Nei Duclós
Sei agora de onde tiraram o clássico final de filme
romântico em que é noite de Ano Novo e todos cantam aquela mesma música e um
dos dois se flagra da burrice e sai correndo atrás do amor que deixou escapar.
É o final de The Apartment (1960), encantador drama do gênio Billy Wilder com
os perfeitos Jack Lemmon e Shirley McLane, o mais adorável casal que a barra
urbana poderia inventar. O funcionário pilantra de uma companhia de seguros e a
ascensorista apaixonada pelo big boss, que se redimem por meio do sentimento
mútuo.
O filme (no Netflix) tem tudo para ser pesado: assédio
sexual, arrivismo corporativo, chantagem, suicídio, oportunismo, crueldade,
indiferença, reunidos numa obra considerada comédia musical. Não é. É apenas
uma obra prima. Ganhou 5 Oscar, com 8 indicações (Jack e Shirley foram
indicados mas não levaram).
O bom é que tem várias cenas de casal e não aparece ninguém
fungando, se esfregando e tirando a roupa, com a câmara mostrando
explicitamente as partes em procedimentos repetitivos com tudo o que já
sabemos. O cinema não ficava apelando para o óbvio e criava algo que falasse ao
coração e ao sonho e não ao baixo ventre. O Código Hays durou de 1930 a 1967, a
época de ouro de Hollywood. Só coincidência, claro.

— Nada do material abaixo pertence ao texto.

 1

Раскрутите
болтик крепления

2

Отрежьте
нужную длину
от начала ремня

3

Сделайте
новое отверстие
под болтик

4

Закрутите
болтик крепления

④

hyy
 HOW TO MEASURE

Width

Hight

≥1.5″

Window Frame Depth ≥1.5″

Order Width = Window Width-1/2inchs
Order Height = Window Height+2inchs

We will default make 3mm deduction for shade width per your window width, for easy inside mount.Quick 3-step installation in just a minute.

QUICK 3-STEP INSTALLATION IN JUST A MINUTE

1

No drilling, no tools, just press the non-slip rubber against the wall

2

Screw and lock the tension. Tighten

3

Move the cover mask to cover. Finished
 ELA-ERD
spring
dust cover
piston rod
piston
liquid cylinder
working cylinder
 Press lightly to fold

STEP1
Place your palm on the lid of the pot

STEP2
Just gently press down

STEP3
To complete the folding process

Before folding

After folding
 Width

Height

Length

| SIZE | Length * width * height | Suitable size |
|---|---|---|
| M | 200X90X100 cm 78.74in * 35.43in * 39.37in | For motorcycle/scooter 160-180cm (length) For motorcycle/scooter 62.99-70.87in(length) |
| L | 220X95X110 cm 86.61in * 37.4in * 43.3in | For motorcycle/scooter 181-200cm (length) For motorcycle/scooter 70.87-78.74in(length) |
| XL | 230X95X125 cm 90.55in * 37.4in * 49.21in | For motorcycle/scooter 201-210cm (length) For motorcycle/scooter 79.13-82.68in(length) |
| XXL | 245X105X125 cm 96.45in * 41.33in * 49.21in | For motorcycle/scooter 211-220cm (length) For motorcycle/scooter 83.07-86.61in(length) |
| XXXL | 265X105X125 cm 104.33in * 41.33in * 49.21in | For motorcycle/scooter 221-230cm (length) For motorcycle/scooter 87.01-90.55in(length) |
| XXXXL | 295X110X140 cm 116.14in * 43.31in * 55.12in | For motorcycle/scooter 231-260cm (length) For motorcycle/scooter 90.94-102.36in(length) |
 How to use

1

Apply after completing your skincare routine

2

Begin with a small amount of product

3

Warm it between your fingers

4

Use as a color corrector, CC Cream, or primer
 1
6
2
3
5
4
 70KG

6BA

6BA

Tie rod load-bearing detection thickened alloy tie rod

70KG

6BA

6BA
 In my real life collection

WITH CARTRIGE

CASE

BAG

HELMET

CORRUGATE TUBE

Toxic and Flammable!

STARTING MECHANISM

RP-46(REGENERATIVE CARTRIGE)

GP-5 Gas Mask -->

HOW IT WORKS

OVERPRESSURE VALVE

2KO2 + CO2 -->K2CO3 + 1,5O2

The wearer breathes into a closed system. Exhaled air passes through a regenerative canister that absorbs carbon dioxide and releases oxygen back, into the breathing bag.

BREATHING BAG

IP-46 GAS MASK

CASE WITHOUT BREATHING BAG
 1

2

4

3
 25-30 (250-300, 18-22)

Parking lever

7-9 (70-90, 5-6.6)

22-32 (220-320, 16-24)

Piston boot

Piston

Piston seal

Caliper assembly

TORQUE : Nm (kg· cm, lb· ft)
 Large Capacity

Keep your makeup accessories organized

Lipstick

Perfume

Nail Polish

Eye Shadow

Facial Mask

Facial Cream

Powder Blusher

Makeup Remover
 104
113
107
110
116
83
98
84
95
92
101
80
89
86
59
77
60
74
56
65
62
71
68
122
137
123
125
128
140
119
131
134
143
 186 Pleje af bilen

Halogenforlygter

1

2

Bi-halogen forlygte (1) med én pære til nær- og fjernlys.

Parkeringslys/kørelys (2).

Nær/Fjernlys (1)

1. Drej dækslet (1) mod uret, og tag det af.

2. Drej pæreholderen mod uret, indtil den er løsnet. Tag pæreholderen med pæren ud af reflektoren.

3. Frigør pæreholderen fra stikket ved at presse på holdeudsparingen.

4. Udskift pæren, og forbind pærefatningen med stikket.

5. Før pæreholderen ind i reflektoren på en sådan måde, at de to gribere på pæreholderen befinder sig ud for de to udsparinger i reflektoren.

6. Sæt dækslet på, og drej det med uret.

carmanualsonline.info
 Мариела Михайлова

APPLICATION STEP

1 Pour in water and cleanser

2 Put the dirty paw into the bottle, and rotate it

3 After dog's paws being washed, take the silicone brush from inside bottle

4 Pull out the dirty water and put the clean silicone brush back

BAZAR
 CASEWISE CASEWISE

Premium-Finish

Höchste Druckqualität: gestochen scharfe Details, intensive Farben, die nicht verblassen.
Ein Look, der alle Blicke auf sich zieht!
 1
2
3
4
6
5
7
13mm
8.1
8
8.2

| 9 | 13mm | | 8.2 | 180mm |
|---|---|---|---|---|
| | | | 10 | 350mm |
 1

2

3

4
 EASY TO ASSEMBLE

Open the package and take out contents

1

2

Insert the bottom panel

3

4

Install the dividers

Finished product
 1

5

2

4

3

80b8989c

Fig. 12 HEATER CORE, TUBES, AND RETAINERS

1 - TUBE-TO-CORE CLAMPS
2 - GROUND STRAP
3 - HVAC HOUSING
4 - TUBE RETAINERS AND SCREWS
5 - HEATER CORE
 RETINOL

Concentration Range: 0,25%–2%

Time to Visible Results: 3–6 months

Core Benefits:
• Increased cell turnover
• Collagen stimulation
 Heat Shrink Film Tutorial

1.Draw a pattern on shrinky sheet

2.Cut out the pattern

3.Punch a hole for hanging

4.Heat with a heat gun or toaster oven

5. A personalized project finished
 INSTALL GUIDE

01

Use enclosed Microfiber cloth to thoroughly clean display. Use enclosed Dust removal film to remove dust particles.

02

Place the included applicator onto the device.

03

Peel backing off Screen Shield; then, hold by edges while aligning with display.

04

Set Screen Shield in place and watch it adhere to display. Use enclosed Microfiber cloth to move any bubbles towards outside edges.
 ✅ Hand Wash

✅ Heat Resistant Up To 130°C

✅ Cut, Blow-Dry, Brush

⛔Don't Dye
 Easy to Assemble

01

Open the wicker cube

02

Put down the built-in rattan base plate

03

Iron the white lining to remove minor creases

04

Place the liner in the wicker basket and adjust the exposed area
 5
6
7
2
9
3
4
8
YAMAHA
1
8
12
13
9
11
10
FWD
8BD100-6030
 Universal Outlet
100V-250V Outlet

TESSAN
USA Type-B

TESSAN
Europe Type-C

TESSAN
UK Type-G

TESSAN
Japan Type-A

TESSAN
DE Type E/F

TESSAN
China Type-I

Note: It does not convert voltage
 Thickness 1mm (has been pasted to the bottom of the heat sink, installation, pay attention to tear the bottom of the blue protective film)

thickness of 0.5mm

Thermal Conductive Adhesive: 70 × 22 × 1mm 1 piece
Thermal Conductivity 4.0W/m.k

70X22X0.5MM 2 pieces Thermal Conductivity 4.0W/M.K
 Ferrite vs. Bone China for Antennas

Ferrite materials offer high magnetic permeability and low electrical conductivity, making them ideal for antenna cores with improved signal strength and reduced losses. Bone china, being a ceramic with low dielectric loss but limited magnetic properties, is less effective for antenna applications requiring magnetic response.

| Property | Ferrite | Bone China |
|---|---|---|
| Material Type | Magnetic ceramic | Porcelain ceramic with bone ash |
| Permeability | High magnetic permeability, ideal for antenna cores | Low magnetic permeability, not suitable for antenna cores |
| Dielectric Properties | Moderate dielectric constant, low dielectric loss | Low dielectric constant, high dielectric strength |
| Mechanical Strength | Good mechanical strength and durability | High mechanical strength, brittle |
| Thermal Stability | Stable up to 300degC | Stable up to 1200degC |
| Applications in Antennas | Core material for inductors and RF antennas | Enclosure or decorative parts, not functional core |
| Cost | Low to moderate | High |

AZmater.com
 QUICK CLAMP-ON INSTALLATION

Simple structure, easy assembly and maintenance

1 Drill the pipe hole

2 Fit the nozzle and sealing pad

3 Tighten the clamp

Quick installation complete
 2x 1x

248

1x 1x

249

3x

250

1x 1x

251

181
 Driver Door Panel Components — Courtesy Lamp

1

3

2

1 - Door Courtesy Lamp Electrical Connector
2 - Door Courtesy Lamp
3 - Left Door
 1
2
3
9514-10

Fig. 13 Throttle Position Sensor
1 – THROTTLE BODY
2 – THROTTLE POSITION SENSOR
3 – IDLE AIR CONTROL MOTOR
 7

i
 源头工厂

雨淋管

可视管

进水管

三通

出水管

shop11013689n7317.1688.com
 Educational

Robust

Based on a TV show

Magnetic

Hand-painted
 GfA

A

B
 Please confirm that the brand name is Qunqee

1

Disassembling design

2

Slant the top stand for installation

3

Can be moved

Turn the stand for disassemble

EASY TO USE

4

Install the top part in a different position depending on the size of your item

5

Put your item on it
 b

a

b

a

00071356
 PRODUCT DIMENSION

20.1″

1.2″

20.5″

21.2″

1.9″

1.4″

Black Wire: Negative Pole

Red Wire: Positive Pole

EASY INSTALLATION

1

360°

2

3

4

Quando, na última cena, Shirley tira o grosso casaco do
inverno novaiorquino e mostra os ombros e o belo sorriso para o patetão
apaixonado, vemos o quanto um filme pode ser profundamente sexy sem apelar para
a baixaria. E, pelos assuntos que aborda, o quanto pode ser sério e moderno sem
dizer palavrão ou dar tiros. Tem só dois socos e uns tabefes. E é uma história
amarga, salva pelo amor verdadeiro.
Em 1962, dois anos depois deste filme, Orson Welles usou o
mesmo impacto visual da gigantesca sala lotada de batedores de máquinas de escrever.
em O Processo. Bebeu na fonte do gênio.